The facts surrounding Rice and Peterson are drastically different from those surrounding Solo.  From the very beginning, Rice admitted to cold-cocking his (now) wife, and even the NFL admits to seeing the tape of him dragging her, unconscious, out of an elevator.  Peterson openly admits to beating his child with a switch.

So what are the facts surrounding Solo’s arrest? The police answered a disturbance call to a house belonging to Solo’s sister. Solo had apparently been drinking.  So, apparently, had Solo’s sister and nephew. Solo claims she exchanged heated words with her sister and nephew, that they attacked her, and that she defended herself. Solo’s sister and nephew claim they and Solo exchanged heated words, that Solo attacked them, and that they defended themselves. Hmmn. 

Solo’s sister appeared visibly injured when the police arrived and Solo did not. That doesn’t tell us Solo was the aggressor though. It simply reminds us of a basic human truth: if you engage in a physical altercation with a world-class athlete you’re the one likely to get hurt.

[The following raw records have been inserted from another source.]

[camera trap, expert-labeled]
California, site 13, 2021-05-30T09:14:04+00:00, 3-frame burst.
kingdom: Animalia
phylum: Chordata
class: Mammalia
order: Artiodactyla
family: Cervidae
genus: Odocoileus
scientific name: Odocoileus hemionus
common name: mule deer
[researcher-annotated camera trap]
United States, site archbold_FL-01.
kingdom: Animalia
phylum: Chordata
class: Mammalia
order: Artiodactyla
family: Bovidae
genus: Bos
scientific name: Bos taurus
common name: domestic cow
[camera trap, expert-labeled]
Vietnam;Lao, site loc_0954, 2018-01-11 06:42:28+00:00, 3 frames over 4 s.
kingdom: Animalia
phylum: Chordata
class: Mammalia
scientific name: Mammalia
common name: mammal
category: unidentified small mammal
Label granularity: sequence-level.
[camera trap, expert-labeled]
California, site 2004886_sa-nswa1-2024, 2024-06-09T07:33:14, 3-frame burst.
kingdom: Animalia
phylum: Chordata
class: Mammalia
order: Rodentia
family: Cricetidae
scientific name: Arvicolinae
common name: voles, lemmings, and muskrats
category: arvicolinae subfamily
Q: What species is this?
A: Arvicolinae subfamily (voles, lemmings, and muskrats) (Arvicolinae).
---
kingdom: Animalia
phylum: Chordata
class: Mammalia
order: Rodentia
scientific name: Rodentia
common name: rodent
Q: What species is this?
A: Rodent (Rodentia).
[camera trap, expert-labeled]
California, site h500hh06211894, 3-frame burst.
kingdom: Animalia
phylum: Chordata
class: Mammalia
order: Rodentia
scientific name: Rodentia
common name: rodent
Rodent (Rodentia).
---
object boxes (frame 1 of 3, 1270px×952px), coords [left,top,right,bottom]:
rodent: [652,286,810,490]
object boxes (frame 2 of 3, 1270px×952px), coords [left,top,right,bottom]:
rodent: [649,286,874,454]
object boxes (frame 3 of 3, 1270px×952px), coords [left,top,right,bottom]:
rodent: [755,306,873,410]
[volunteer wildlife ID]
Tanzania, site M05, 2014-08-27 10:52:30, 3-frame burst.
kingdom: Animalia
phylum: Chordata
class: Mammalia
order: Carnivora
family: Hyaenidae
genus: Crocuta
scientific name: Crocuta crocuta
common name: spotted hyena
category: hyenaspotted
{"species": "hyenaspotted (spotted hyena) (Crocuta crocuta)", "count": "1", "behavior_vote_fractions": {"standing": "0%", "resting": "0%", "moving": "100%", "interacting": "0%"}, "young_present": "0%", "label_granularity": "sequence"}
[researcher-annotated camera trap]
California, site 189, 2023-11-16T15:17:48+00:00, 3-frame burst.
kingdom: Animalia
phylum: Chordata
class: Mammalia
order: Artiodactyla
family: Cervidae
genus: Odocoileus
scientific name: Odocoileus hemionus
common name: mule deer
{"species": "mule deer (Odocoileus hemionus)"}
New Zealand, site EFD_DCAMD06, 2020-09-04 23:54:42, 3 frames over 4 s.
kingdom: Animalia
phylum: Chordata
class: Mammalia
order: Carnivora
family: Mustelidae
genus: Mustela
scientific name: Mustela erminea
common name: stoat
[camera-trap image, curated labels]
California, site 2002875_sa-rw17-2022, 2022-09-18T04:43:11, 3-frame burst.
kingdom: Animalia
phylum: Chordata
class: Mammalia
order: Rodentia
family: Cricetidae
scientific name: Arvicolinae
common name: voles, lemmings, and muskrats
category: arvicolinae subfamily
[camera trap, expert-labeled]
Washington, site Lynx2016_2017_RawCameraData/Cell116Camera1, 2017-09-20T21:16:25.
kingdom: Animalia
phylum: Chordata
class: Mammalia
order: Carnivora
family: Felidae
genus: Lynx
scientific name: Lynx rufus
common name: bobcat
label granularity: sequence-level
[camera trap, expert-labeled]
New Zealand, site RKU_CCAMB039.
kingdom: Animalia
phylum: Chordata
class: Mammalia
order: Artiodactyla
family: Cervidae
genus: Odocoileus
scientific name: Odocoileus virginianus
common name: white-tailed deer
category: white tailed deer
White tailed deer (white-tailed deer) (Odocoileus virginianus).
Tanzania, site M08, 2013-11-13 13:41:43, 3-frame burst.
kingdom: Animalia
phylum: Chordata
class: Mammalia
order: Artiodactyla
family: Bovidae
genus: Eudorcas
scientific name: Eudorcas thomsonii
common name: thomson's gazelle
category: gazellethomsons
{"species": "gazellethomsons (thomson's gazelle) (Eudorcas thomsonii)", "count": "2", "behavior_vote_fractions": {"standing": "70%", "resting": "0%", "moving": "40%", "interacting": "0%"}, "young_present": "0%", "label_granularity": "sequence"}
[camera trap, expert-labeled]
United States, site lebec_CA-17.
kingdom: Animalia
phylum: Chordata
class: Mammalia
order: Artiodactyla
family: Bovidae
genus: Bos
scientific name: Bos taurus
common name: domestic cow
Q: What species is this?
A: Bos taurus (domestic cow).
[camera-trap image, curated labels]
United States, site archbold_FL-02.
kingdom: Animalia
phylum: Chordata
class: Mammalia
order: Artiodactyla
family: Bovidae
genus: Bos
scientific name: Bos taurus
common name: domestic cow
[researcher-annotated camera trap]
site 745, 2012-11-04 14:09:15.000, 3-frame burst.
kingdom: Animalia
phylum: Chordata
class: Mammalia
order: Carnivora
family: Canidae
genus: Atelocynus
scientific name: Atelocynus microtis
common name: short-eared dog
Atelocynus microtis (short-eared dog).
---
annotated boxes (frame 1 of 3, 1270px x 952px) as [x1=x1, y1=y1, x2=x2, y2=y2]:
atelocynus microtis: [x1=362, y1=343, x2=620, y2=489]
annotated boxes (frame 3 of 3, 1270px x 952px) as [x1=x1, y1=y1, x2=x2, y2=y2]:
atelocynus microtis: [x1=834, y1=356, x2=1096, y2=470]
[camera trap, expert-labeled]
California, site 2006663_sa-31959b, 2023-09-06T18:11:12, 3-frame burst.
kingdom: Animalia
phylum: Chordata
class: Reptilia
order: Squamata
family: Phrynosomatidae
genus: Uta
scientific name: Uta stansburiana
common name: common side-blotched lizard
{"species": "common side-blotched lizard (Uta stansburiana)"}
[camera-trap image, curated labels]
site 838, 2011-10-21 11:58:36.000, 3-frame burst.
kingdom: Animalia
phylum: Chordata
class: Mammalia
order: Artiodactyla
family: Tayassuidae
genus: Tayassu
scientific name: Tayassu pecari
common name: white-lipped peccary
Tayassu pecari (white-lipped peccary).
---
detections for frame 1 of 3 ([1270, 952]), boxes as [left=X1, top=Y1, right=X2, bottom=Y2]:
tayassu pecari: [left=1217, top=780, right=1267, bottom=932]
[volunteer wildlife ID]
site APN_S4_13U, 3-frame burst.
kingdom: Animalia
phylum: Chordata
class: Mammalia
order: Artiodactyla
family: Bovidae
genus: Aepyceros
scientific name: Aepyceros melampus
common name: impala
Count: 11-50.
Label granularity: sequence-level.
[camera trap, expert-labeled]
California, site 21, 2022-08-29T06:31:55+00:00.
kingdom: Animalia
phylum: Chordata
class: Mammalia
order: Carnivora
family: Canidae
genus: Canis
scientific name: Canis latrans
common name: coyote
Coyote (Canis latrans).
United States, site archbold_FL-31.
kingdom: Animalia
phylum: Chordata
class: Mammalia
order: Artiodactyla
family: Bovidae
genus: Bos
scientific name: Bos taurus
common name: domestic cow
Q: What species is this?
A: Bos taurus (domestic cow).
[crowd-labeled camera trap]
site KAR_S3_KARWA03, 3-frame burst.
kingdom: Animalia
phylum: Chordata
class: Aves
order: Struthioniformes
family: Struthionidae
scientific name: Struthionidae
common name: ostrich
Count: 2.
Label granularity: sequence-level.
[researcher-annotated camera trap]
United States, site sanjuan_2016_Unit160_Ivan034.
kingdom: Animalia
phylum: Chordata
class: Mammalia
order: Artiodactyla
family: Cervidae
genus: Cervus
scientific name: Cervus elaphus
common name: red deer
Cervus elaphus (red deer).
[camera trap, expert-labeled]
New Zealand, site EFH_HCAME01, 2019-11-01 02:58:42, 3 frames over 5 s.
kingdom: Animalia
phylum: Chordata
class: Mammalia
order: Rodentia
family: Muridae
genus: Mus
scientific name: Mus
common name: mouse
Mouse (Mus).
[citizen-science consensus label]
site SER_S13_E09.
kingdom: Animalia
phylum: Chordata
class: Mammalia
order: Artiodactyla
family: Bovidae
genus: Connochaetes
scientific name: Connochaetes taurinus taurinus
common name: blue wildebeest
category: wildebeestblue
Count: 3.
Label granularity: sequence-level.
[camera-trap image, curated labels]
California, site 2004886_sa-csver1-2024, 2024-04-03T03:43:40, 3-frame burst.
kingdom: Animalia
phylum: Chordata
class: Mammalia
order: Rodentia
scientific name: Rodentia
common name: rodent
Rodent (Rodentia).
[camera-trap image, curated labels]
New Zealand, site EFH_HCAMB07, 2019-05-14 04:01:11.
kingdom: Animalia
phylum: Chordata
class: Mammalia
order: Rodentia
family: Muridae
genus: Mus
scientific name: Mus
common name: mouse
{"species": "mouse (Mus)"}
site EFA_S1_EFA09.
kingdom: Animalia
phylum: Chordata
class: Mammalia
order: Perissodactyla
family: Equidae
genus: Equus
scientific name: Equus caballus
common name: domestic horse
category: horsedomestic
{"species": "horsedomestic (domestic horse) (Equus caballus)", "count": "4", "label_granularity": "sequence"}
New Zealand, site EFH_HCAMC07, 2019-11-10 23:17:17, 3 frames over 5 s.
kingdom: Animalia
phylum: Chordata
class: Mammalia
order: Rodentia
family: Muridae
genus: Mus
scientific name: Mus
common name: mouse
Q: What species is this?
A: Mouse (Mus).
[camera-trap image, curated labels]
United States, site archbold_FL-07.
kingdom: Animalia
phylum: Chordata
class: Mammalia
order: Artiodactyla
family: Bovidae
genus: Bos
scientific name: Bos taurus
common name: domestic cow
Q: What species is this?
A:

U. S. Soccer has been protecting Solo since her arrest for the same wrong reason that the NFL tried to sweep the Rice matter under the rug. Solo has been good for business.  She’s at the top of her game, she’s the most recognizable face in women’s soccer, and she just set a record for the most shutouts ever by a goalkeeper.  For a league desperately trying to gain a foothold into the American money machine, that’s no small thing.

At the very least, Solo is guilty of extraordinarily bad judgment. If indeed the evidence ends up showing that she’s also guilty of domestic violence, then she should go.  Until then, while Solo proclaims her innocence in a case that seems fuzzy at best, the league should protect her.

Not because she’s good for business, but because her getting swept away in the avalanche of political correctness starts to feel like McCarthyism, where the accusation itself is enough to ruin your life and the media and others rush to convict and execute you lest they themselves be accused of not joining the crusade.  

As my mother used to say, there but for the grace of God go all of us.

I hope U.S. Soccer has the stomach and the heart to let the facts come to light before they act.